In contrast with your view, I think MediBank was a disaster and destroyed a great system and promoted oppositional behaviour and attitudes in society. If a person was poor enough the basic private insurance cost them nothing, and as for not knowing - every union was running its own fund and promoting it. Social Workers working for the state community welfare services were in a positon to advise clients it existed and how to get it on the federal government's budget! AND there was still the option of free treatment at the public hospital, so the change was never necessary.

The big deceit was that the purpose of MediBank was not to promote better health, but to create the pre-cursor environment for a UK style NHS, that would ultimately produce worse health - see my post about abdominal cancer elsewhere in theis forum.

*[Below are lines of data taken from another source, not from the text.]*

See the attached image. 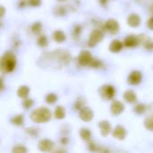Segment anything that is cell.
Segmentation results:
<instances>
[{
    "mask_svg": "<svg viewBox=\"0 0 153 153\" xmlns=\"http://www.w3.org/2000/svg\"><path fill=\"white\" fill-rule=\"evenodd\" d=\"M28 3L31 6H39L41 4V0H29Z\"/></svg>",
    "mask_w": 153,
    "mask_h": 153,
    "instance_id": "obj_31",
    "label": "cell"
},
{
    "mask_svg": "<svg viewBox=\"0 0 153 153\" xmlns=\"http://www.w3.org/2000/svg\"><path fill=\"white\" fill-rule=\"evenodd\" d=\"M143 80V74L140 71H133L128 76V83L132 85H138Z\"/></svg>",
    "mask_w": 153,
    "mask_h": 153,
    "instance_id": "obj_10",
    "label": "cell"
},
{
    "mask_svg": "<svg viewBox=\"0 0 153 153\" xmlns=\"http://www.w3.org/2000/svg\"><path fill=\"white\" fill-rule=\"evenodd\" d=\"M1 17H3L4 16V6H1Z\"/></svg>",
    "mask_w": 153,
    "mask_h": 153,
    "instance_id": "obj_35",
    "label": "cell"
},
{
    "mask_svg": "<svg viewBox=\"0 0 153 153\" xmlns=\"http://www.w3.org/2000/svg\"><path fill=\"white\" fill-rule=\"evenodd\" d=\"M127 23L133 28H136L141 24V18L136 13H131L127 18Z\"/></svg>",
    "mask_w": 153,
    "mask_h": 153,
    "instance_id": "obj_15",
    "label": "cell"
},
{
    "mask_svg": "<svg viewBox=\"0 0 153 153\" xmlns=\"http://www.w3.org/2000/svg\"><path fill=\"white\" fill-rule=\"evenodd\" d=\"M53 39H54L55 41L61 43V42H64V41L65 40L66 36H65V34L62 30H56V31L53 33Z\"/></svg>",
    "mask_w": 153,
    "mask_h": 153,
    "instance_id": "obj_19",
    "label": "cell"
},
{
    "mask_svg": "<svg viewBox=\"0 0 153 153\" xmlns=\"http://www.w3.org/2000/svg\"><path fill=\"white\" fill-rule=\"evenodd\" d=\"M58 1H65V0H58Z\"/></svg>",
    "mask_w": 153,
    "mask_h": 153,
    "instance_id": "obj_37",
    "label": "cell"
},
{
    "mask_svg": "<svg viewBox=\"0 0 153 153\" xmlns=\"http://www.w3.org/2000/svg\"><path fill=\"white\" fill-rule=\"evenodd\" d=\"M104 38V33L100 30H94L90 34L88 45L89 47H95L99 42H100Z\"/></svg>",
    "mask_w": 153,
    "mask_h": 153,
    "instance_id": "obj_5",
    "label": "cell"
},
{
    "mask_svg": "<svg viewBox=\"0 0 153 153\" xmlns=\"http://www.w3.org/2000/svg\"><path fill=\"white\" fill-rule=\"evenodd\" d=\"M84 107V105H83V101H81V99H79V100H77L76 101V103H75V108L76 109H78V110H80L81 108H82Z\"/></svg>",
    "mask_w": 153,
    "mask_h": 153,
    "instance_id": "obj_32",
    "label": "cell"
},
{
    "mask_svg": "<svg viewBox=\"0 0 153 153\" xmlns=\"http://www.w3.org/2000/svg\"><path fill=\"white\" fill-rule=\"evenodd\" d=\"M99 92H100V95L101 96V98H103L104 100H110L116 95V89L112 85L106 84L100 88Z\"/></svg>",
    "mask_w": 153,
    "mask_h": 153,
    "instance_id": "obj_4",
    "label": "cell"
},
{
    "mask_svg": "<svg viewBox=\"0 0 153 153\" xmlns=\"http://www.w3.org/2000/svg\"><path fill=\"white\" fill-rule=\"evenodd\" d=\"M89 149H90V151H91V152H96V151H98V149L96 148L95 143H90V144H89Z\"/></svg>",
    "mask_w": 153,
    "mask_h": 153,
    "instance_id": "obj_33",
    "label": "cell"
},
{
    "mask_svg": "<svg viewBox=\"0 0 153 153\" xmlns=\"http://www.w3.org/2000/svg\"><path fill=\"white\" fill-rule=\"evenodd\" d=\"M99 127L100 129V133L102 136H107L110 132H111V124L107 121V120H103L100 121L99 123Z\"/></svg>",
    "mask_w": 153,
    "mask_h": 153,
    "instance_id": "obj_13",
    "label": "cell"
},
{
    "mask_svg": "<svg viewBox=\"0 0 153 153\" xmlns=\"http://www.w3.org/2000/svg\"><path fill=\"white\" fill-rule=\"evenodd\" d=\"M92 60H93V57H92L91 52H89L87 50H82L78 56V62L82 66L91 65Z\"/></svg>",
    "mask_w": 153,
    "mask_h": 153,
    "instance_id": "obj_6",
    "label": "cell"
},
{
    "mask_svg": "<svg viewBox=\"0 0 153 153\" xmlns=\"http://www.w3.org/2000/svg\"><path fill=\"white\" fill-rule=\"evenodd\" d=\"M124 99L129 103H134L137 100V97H136V94L134 93V91L128 90L124 93Z\"/></svg>",
    "mask_w": 153,
    "mask_h": 153,
    "instance_id": "obj_18",
    "label": "cell"
},
{
    "mask_svg": "<svg viewBox=\"0 0 153 153\" xmlns=\"http://www.w3.org/2000/svg\"><path fill=\"white\" fill-rule=\"evenodd\" d=\"M112 134H113V136H114L115 138H117V139H118V140H124V139L126 138V130L125 129L124 126H117L114 129Z\"/></svg>",
    "mask_w": 153,
    "mask_h": 153,
    "instance_id": "obj_14",
    "label": "cell"
},
{
    "mask_svg": "<svg viewBox=\"0 0 153 153\" xmlns=\"http://www.w3.org/2000/svg\"><path fill=\"white\" fill-rule=\"evenodd\" d=\"M80 135L82 140L84 141H90L91 139V133L87 128H82L80 130Z\"/></svg>",
    "mask_w": 153,
    "mask_h": 153,
    "instance_id": "obj_21",
    "label": "cell"
},
{
    "mask_svg": "<svg viewBox=\"0 0 153 153\" xmlns=\"http://www.w3.org/2000/svg\"><path fill=\"white\" fill-rule=\"evenodd\" d=\"M23 121H24V117L23 115H18V116H15L13 117H12L11 119V123L14 126H22L23 124Z\"/></svg>",
    "mask_w": 153,
    "mask_h": 153,
    "instance_id": "obj_22",
    "label": "cell"
},
{
    "mask_svg": "<svg viewBox=\"0 0 153 153\" xmlns=\"http://www.w3.org/2000/svg\"><path fill=\"white\" fill-rule=\"evenodd\" d=\"M51 118V112L46 107H40L33 110L30 114V119L37 124L47 123Z\"/></svg>",
    "mask_w": 153,
    "mask_h": 153,
    "instance_id": "obj_3",
    "label": "cell"
},
{
    "mask_svg": "<svg viewBox=\"0 0 153 153\" xmlns=\"http://www.w3.org/2000/svg\"><path fill=\"white\" fill-rule=\"evenodd\" d=\"M42 30V24L40 22H34L31 26V30L35 34H39Z\"/></svg>",
    "mask_w": 153,
    "mask_h": 153,
    "instance_id": "obj_26",
    "label": "cell"
},
{
    "mask_svg": "<svg viewBox=\"0 0 153 153\" xmlns=\"http://www.w3.org/2000/svg\"><path fill=\"white\" fill-rule=\"evenodd\" d=\"M55 117L56 119H63L65 117V109L62 106H57L55 109Z\"/></svg>",
    "mask_w": 153,
    "mask_h": 153,
    "instance_id": "obj_20",
    "label": "cell"
},
{
    "mask_svg": "<svg viewBox=\"0 0 153 153\" xmlns=\"http://www.w3.org/2000/svg\"><path fill=\"white\" fill-rule=\"evenodd\" d=\"M125 44H123L120 40H117V39H115L113 40L110 45H109V50L113 53H118L122 50L123 47H124Z\"/></svg>",
    "mask_w": 153,
    "mask_h": 153,
    "instance_id": "obj_16",
    "label": "cell"
},
{
    "mask_svg": "<svg viewBox=\"0 0 153 153\" xmlns=\"http://www.w3.org/2000/svg\"><path fill=\"white\" fill-rule=\"evenodd\" d=\"M105 29L111 34H116L119 30V24L115 19H108L105 22Z\"/></svg>",
    "mask_w": 153,
    "mask_h": 153,
    "instance_id": "obj_8",
    "label": "cell"
},
{
    "mask_svg": "<svg viewBox=\"0 0 153 153\" xmlns=\"http://www.w3.org/2000/svg\"><path fill=\"white\" fill-rule=\"evenodd\" d=\"M33 103H34V102H33V100H32L31 99L26 98V99H24V101L22 102V106H23L24 108L29 109V108H31V106L33 105Z\"/></svg>",
    "mask_w": 153,
    "mask_h": 153,
    "instance_id": "obj_29",
    "label": "cell"
},
{
    "mask_svg": "<svg viewBox=\"0 0 153 153\" xmlns=\"http://www.w3.org/2000/svg\"><path fill=\"white\" fill-rule=\"evenodd\" d=\"M144 126L147 130L153 132V117H149L144 121Z\"/></svg>",
    "mask_w": 153,
    "mask_h": 153,
    "instance_id": "obj_24",
    "label": "cell"
},
{
    "mask_svg": "<svg viewBox=\"0 0 153 153\" xmlns=\"http://www.w3.org/2000/svg\"><path fill=\"white\" fill-rule=\"evenodd\" d=\"M110 110H111V113L115 116H118L120 114H122L125 110V105L118 101V100H115L112 102L111 104V107H110Z\"/></svg>",
    "mask_w": 153,
    "mask_h": 153,
    "instance_id": "obj_11",
    "label": "cell"
},
{
    "mask_svg": "<svg viewBox=\"0 0 153 153\" xmlns=\"http://www.w3.org/2000/svg\"><path fill=\"white\" fill-rule=\"evenodd\" d=\"M37 44L40 47V48H46L48 45V38L45 35H41L39 37L38 40H37Z\"/></svg>",
    "mask_w": 153,
    "mask_h": 153,
    "instance_id": "obj_23",
    "label": "cell"
},
{
    "mask_svg": "<svg viewBox=\"0 0 153 153\" xmlns=\"http://www.w3.org/2000/svg\"><path fill=\"white\" fill-rule=\"evenodd\" d=\"M145 110H146V107L143 104H138L134 108V112L137 113V114H139V115L143 114L145 112Z\"/></svg>",
    "mask_w": 153,
    "mask_h": 153,
    "instance_id": "obj_27",
    "label": "cell"
},
{
    "mask_svg": "<svg viewBox=\"0 0 153 153\" xmlns=\"http://www.w3.org/2000/svg\"><path fill=\"white\" fill-rule=\"evenodd\" d=\"M100 2L102 4H105L108 3V0H100Z\"/></svg>",
    "mask_w": 153,
    "mask_h": 153,
    "instance_id": "obj_36",
    "label": "cell"
},
{
    "mask_svg": "<svg viewBox=\"0 0 153 153\" xmlns=\"http://www.w3.org/2000/svg\"><path fill=\"white\" fill-rule=\"evenodd\" d=\"M57 100V96L54 93H49L46 96V101L48 104H54Z\"/></svg>",
    "mask_w": 153,
    "mask_h": 153,
    "instance_id": "obj_25",
    "label": "cell"
},
{
    "mask_svg": "<svg viewBox=\"0 0 153 153\" xmlns=\"http://www.w3.org/2000/svg\"><path fill=\"white\" fill-rule=\"evenodd\" d=\"M79 117H80V118L82 121H84V122H90V121H91L93 119L94 113H93V111L90 108L83 107L82 108L80 109Z\"/></svg>",
    "mask_w": 153,
    "mask_h": 153,
    "instance_id": "obj_7",
    "label": "cell"
},
{
    "mask_svg": "<svg viewBox=\"0 0 153 153\" xmlns=\"http://www.w3.org/2000/svg\"><path fill=\"white\" fill-rule=\"evenodd\" d=\"M124 44L127 48H134V47H136V46H138L140 44L139 37L134 36V35H129V36H127L126 38Z\"/></svg>",
    "mask_w": 153,
    "mask_h": 153,
    "instance_id": "obj_12",
    "label": "cell"
},
{
    "mask_svg": "<svg viewBox=\"0 0 153 153\" xmlns=\"http://www.w3.org/2000/svg\"><path fill=\"white\" fill-rule=\"evenodd\" d=\"M25 132L27 134H29L30 135H32V136H36L38 134L37 130L35 128H27V129H25Z\"/></svg>",
    "mask_w": 153,
    "mask_h": 153,
    "instance_id": "obj_30",
    "label": "cell"
},
{
    "mask_svg": "<svg viewBox=\"0 0 153 153\" xmlns=\"http://www.w3.org/2000/svg\"><path fill=\"white\" fill-rule=\"evenodd\" d=\"M16 66V56L12 52H5L0 58V68L4 74L12 73Z\"/></svg>",
    "mask_w": 153,
    "mask_h": 153,
    "instance_id": "obj_2",
    "label": "cell"
},
{
    "mask_svg": "<svg viewBox=\"0 0 153 153\" xmlns=\"http://www.w3.org/2000/svg\"><path fill=\"white\" fill-rule=\"evenodd\" d=\"M147 24H148V27H149L151 30H153V17L150 18V19L148 20V22H147Z\"/></svg>",
    "mask_w": 153,
    "mask_h": 153,
    "instance_id": "obj_34",
    "label": "cell"
},
{
    "mask_svg": "<svg viewBox=\"0 0 153 153\" xmlns=\"http://www.w3.org/2000/svg\"><path fill=\"white\" fill-rule=\"evenodd\" d=\"M12 152L13 153H25L27 152V149L22 145H17L13 148Z\"/></svg>",
    "mask_w": 153,
    "mask_h": 153,
    "instance_id": "obj_28",
    "label": "cell"
},
{
    "mask_svg": "<svg viewBox=\"0 0 153 153\" xmlns=\"http://www.w3.org/2000/svg\"><path fill=\"white\" fill-rule=\"evenodd\" d=\"M30 93V88L26 85L20 86L18 91H17V95L21 99H26L28 98V95Z\"/></svg>",
    "mask_w": 153,
    "mask_h": 153,
    "instance_id": "obj_17",
    "label": "cell"
},
{
    "mask_svg": "<svg viewBox=\"0 0 153 153\" xmlns=\"http://www.w3.org/2000/svg\"><path fill=\"white\" fill-rule=\"evenodd\" d=\"M38 148L40 152H52L54 148V143L48 139H43L39 142Z\"/></svg>",
    "mask_w": 153,
    "mask_h": 153,
    "instance_id": "obj_9",
    "label": "cell"
},
{
    "mask_svg": "<svg viewBox=\"0 0 153 153\" xmlns=\"http://www.w3.org/2000/svg\"><path fill=\"white\" fill-rule=\"evenodd\" d=\"M39 60L45 63L44 65L52 67H61L64 65H67L71 62L72 56L68 51L58 49L53 52H48L42 56V60Z\"/></svg>",
    "mask_w": 153,
    "mask_h": 153,
    "instance_id": "obj_1",
    "label": "cell"
}]
</instances>
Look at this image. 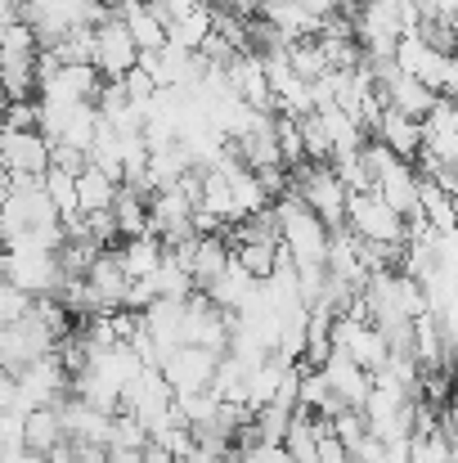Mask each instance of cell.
I'll return each mask as SVG.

It was never adequately funded. The levy was never enough to maintain it - and never has been since. The idea was to get the doctors bulk-billing, then convert them to "capitation" as in the UK. That is, every patient is on a doctor's "list". The doctor gets funding for his list and has to ration it as best he can even if it is not enough. If the patient wants to change doctors he or she has to get the government's consent. If a doctor doesn't want to see a patient who has threatened them with violence the doctor has to get the government's consent. But the bureaucrats love it because they have all the power and can control the budget and make the doctors do the dirty work of rationing care and dealing with the anger.

To try to make that work the Whitlam government deliberately shelved the refunds for doctors accounts not bulk-billed for three months before processing them, but enough doctors then started requiring up front payment to thwart them - because they were tipped off by doctors who were refugees from the UK who had seen it happen there.